● Goal: Rewrite the items below, starting with the line containing "Between these two objects, the" and continuing through the end of the items, changing "tree trunk" to "tree stump" and leaving everything else as it is. Leave the pictures out of your answer.

● Supplied material:

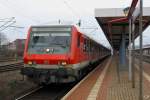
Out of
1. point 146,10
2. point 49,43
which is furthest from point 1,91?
point 146,10

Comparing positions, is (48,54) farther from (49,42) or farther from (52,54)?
(49,42)

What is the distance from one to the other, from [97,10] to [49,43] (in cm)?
651

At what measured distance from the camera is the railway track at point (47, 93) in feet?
47.7

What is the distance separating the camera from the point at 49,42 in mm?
16000

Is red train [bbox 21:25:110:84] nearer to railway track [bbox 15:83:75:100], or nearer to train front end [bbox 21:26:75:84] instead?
train front end [bbox 21:26:75:84]

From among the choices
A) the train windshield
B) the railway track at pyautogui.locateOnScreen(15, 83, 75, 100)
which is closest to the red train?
the train windshield

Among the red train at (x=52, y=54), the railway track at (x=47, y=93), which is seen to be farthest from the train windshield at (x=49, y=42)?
the railway track at (x=47, y=93)

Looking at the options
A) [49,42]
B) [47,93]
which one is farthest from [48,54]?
[47,93]

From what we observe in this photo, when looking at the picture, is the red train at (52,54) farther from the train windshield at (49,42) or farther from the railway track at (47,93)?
the railway track at (47,93)

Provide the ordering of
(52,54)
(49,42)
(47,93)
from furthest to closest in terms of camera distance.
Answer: (49,42)
(47,93)
(52,54)

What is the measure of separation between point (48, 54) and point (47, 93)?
5.44ft

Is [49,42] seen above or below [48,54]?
above

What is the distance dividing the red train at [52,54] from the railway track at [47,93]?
53cm

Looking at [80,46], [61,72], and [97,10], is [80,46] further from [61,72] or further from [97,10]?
[97,10]
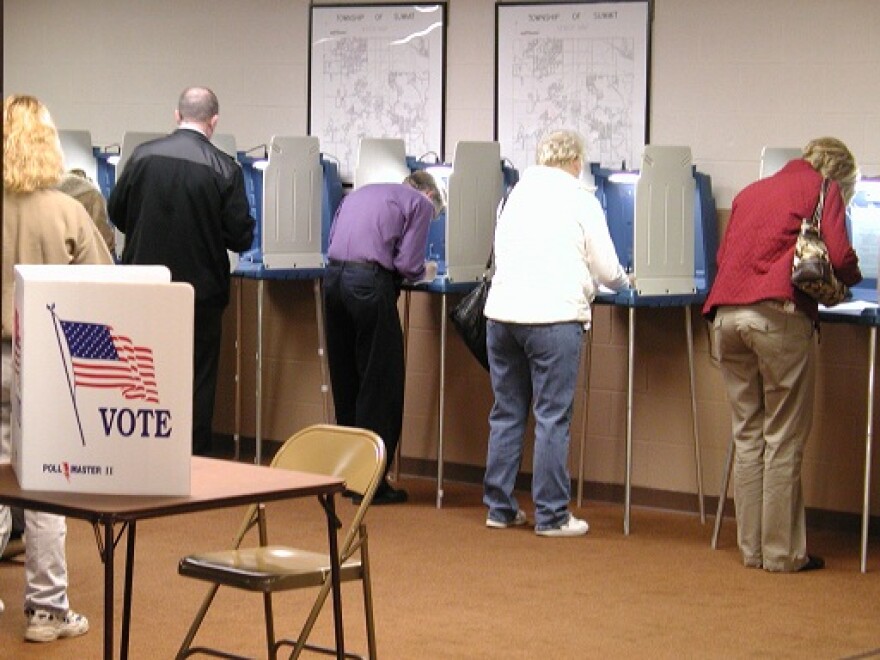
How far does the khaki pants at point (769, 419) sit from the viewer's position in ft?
16.8

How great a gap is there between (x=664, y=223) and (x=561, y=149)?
56 centimetres

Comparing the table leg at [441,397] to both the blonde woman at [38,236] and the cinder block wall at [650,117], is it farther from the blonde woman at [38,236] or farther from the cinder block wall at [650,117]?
the blonde woman at [38,236]

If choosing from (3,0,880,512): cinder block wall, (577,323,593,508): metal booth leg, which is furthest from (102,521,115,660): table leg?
(577,323,593,508): metal booth leg

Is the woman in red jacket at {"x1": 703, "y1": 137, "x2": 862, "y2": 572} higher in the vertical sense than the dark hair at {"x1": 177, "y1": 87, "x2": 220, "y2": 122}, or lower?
lower

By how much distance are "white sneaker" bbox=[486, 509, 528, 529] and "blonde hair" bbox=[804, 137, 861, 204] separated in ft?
5.66

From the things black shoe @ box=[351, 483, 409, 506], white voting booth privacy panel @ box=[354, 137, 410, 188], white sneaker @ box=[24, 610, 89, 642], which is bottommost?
black shoe @ box=[351, 483, 409, 506]

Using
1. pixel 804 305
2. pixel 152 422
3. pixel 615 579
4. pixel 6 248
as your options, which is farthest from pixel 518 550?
pixel 152 422

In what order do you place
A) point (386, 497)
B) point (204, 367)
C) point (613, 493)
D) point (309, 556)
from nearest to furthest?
point (309, 556) < point (386, 497) < point (613, 493) < point (204, 367)

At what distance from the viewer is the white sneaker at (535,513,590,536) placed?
5809 mm

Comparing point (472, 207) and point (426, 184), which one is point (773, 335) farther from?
point (426, 184)

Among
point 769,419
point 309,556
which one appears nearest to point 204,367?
point 769,419

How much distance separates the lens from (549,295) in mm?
5555

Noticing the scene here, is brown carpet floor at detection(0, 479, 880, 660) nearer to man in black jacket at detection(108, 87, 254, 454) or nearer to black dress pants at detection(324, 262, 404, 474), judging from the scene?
black dress pants at detection(324, 262, 404, 474)

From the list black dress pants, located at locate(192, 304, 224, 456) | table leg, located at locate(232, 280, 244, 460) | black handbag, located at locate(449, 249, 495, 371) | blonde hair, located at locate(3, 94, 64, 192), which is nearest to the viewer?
blonde hair, located at locate(3, 94, 64, 192)
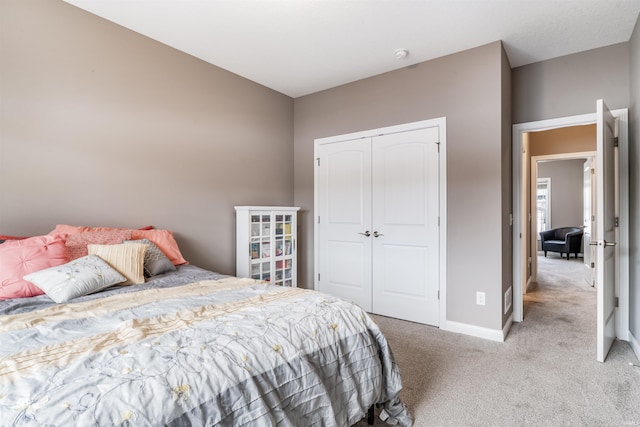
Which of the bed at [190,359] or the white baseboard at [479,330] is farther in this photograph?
the white baseboard at [479,330]

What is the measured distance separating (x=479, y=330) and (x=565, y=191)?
790 centimetres

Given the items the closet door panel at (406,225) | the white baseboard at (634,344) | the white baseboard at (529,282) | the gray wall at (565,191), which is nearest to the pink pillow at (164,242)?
the closet door panel at (406,225)

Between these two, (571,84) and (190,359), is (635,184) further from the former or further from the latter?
(190,359)

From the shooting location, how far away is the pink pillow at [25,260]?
167 cm

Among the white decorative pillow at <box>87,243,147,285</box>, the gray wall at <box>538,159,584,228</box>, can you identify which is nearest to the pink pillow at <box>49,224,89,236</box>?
the white decorative pillow at <box>87,243,147,285</box>

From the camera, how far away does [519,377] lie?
2164mm

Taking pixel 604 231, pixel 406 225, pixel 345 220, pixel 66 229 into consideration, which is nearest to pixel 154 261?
pixel 66 229

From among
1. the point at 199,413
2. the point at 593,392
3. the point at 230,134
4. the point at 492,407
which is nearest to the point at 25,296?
the point at 199,413

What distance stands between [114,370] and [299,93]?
372 centimetres

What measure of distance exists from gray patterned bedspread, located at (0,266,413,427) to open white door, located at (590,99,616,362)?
5.79 ft

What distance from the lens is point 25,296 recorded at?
1679 millimetres

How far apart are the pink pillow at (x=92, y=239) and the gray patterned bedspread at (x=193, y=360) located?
15.6 inches

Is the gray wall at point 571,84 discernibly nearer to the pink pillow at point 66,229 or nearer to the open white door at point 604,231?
the open white door at point 604,231

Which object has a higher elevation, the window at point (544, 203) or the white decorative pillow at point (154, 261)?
the window at point (544, 203)
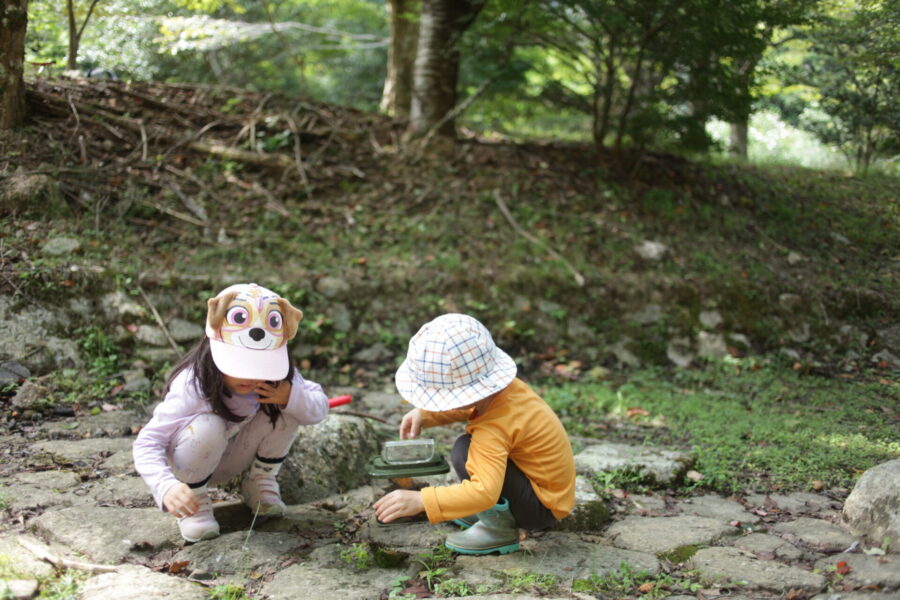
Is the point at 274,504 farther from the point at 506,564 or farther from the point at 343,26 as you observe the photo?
the point at 343,26

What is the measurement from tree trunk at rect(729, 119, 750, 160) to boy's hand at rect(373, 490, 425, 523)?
5181 mm

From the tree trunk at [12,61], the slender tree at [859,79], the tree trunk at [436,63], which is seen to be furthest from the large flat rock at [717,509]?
the tree trunk at [12,61]

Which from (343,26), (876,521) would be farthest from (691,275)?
(343,26)

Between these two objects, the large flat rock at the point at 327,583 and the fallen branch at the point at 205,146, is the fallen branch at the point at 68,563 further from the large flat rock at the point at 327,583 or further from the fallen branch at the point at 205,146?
the fallen branch at the point at 205,146

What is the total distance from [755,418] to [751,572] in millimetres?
1787

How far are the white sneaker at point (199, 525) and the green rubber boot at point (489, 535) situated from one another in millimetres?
904

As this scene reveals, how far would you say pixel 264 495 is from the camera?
2.72 meters

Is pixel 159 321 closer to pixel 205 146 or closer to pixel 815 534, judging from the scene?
pixel 205 146

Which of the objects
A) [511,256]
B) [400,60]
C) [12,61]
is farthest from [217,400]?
[400,60]

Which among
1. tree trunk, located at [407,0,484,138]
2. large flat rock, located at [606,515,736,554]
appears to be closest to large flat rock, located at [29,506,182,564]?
large flat rock, located at [606,515,736,554]

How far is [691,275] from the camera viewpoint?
222 inches

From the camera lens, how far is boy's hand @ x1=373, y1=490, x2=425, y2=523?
7.50 ft

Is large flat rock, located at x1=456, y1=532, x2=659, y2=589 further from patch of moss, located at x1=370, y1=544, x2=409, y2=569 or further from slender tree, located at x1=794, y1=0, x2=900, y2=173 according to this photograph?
slender tree, located at x1=794, y1=0, x2=900, y2=173

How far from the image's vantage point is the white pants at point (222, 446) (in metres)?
2.43
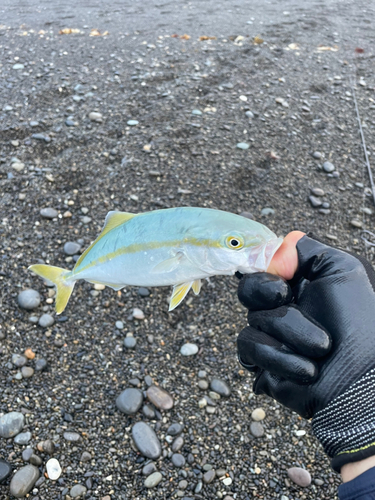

● Result for this task:
Between these two objects, the large flat rock at the point at 327,583 and the fallen branch at the point at 205,146, is the fallen branch at the point at 68,563 further from the large flat rock at the point at 327,583 or further from the fallen branch at the point at 205,146?
the fallen branch at the point at 205,146

What is the total distance from [755,418] to [751,572] in millimetres?
1787

How far are the white sneaker at point (199, 525) and the green rubber boot at point (489, 535) situated from one another in millimetres?
904

As this scene reveals, how far would you say pixel 264 495 is from the camera?
2.72 meters

Is pixel 159 321 closer to pixel 205 146 or closer to pixel 815 534, judging from the scene?
pixel 205 146

Which of the objects
A) [511,256]
B) [400,60]
C) [12,61]
is farthest from [217,400]?
[400,60]

Which among
1. tree stump, located at [407,0,484,138]
2. large flat rock, located at [606,515,736,554]
appears to be closest to large flat rock, located at [29,506,182,564]?
large flat rock, located at [606,515,736,554]

How far is [691,275] from the camera viewpoint?
222 inches

From the camera lens, how far is boy's hand @ x1=373, y1=490, x2=425, y2=523?
7.50 ft

Is large flat rock, located at x1=456, y1=532, x2=659, y2=589 further from patch of moss, located at x1=370, y1=544, x2=409, y2=569 or further from slender tree, located at x1=794, y1=0, x2=900, y2=173 according to this photograph?
slender tree, located at x1=794, y1=0, x2=900, y2=173

How far from the image's vantage point is the white pants at point (222, 446) (in metres)?
2.43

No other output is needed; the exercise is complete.